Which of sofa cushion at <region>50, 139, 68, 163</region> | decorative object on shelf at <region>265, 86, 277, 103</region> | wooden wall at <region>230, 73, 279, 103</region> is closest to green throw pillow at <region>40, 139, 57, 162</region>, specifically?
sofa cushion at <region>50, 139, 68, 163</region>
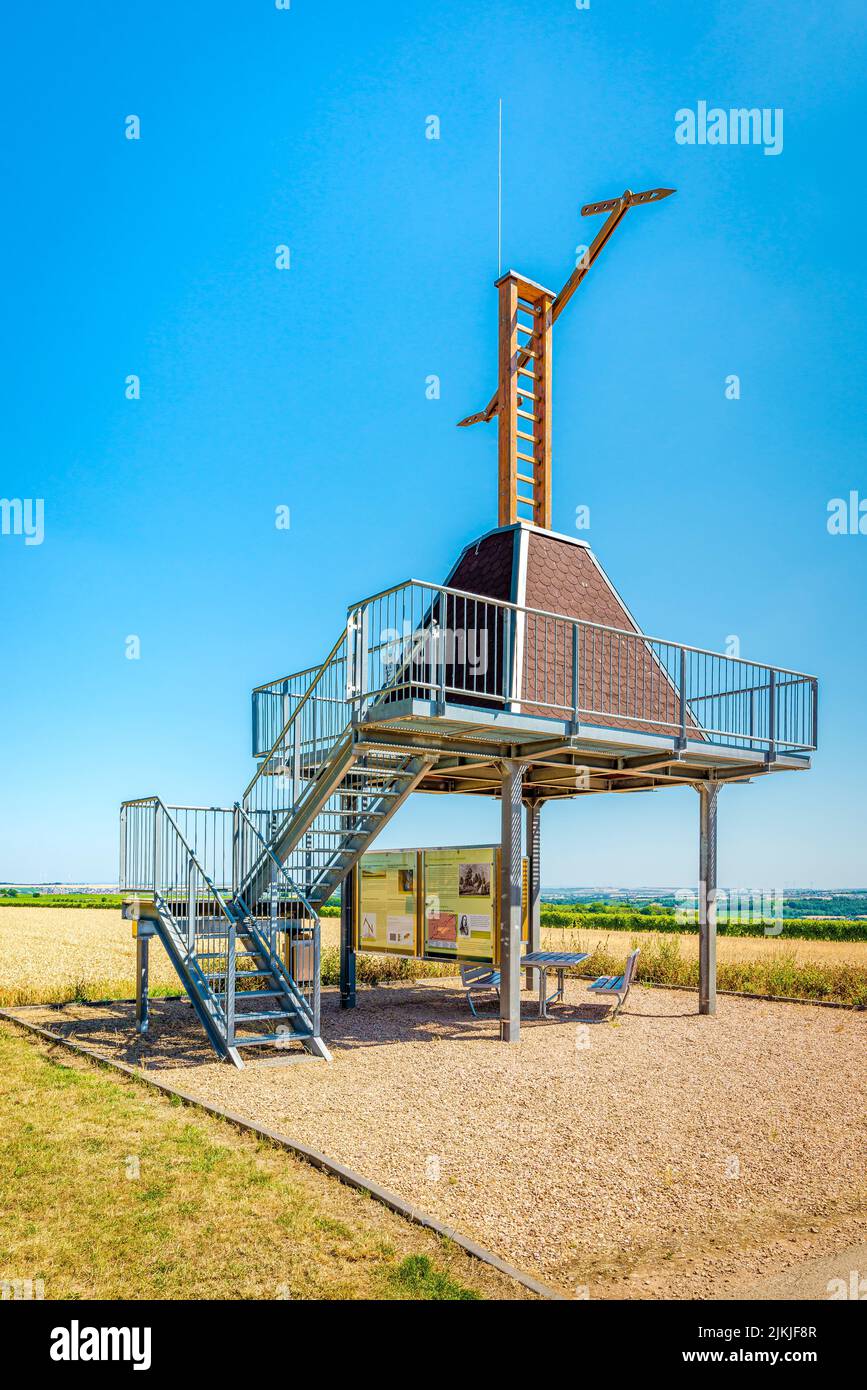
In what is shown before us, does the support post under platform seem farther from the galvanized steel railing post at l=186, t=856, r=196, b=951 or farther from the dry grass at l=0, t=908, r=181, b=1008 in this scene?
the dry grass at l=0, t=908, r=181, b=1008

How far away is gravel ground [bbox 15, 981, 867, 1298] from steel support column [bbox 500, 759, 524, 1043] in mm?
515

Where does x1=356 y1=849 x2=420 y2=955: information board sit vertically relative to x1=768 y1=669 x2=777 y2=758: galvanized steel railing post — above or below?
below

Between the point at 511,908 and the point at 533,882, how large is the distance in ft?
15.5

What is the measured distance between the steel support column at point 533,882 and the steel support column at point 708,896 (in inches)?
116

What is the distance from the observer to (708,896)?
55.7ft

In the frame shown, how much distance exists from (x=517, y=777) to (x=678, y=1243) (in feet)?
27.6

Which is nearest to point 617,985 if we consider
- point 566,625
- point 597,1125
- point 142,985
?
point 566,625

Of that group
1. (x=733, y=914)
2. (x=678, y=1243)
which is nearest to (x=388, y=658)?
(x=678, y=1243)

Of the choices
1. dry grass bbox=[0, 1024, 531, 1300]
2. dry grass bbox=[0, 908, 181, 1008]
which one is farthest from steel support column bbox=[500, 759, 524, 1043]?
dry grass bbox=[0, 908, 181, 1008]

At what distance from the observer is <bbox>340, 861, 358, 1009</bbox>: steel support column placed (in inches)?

DIRECTIONS FOR THIS TASK:
Arrange every line of the items above as a JSON list of strings, one string per line. Omit blank lines and leave out the pictures.

REPLY TO THE EXERCISE:
[
  "Which of sofa cushion at <region>50, 139, 68, 163</region> | decorative object on shelf at <region>265, 86, 277, 103</region> | wooden wall at <region>230, 73, 279, 103</region> is closest to green throw pillow at <region>40, 139, 57, 162</region>, specifically?",
  "sofa cushion at <region>50, 139, 68, 163</region>",
  "In what is shown before us, does the support post under platform seem farther from the galvanized steel railing post at l=186, t=856, r=196, b=951 or farther from the dry grass at l=0, t=908, r=181, b=1008 in this scene?",
  "the dry grass at l=0, t=908, r=181, b=1008",
  "How far away is gravel ground [bbox 15, 981, 867, 1298] from steel support column [bbox 500, 759, 524, 1043] in mm?",
  "515",
  "Where does x1=356 y1=849 x2=420 y2=955: information board sit vertically relative to x1=768 y1=669 x2=777 y2=758: galvanized steel railing post — above or below?",
  "below",
  "Between the point at 511,908 and the point at 533,882, how large is the distance in ft?",
  "15.5",
  "What is the measured distance between the steel support column at point 533,882 and the steel support column at point 708,896 (in inches)?",
  "116",
  "What is the distance from the observer to (708,896)?",
  "55.7ft",
  "In the frame shown, how much distance exists from (x=517, y=777) to (x=678, y=1243) (in feet)?",
  "27.6",
  "Which is nearest to point 617,985 if we consider",
  "- point 566,625",
  "- point 597,1125",
  "- point 142,985",
  "?",
  "point 566,625",
  "Of that group",
  "1. (x=733, y=914)",
  "2. (x=678, y=1243)",
  "which is nearest to (x=388, y=658)?",
  "(x=678, y=1243)",
  "Of the choices",
  "1. dry grass bbox=[0, 1024, 531, 1300]",
  "2. dry grass bbox=[0, 908, 181, 1008]",
  "which one is farthest from steel support column bbox=[500, 759, 524, 1043]?",
  "dry grass bbox=[0, 908, 181, 1008]",
  "At what distance from the observer is <bbox>340, 861, 358, 1009</bbox>: steel support column placed (in inches)?"
]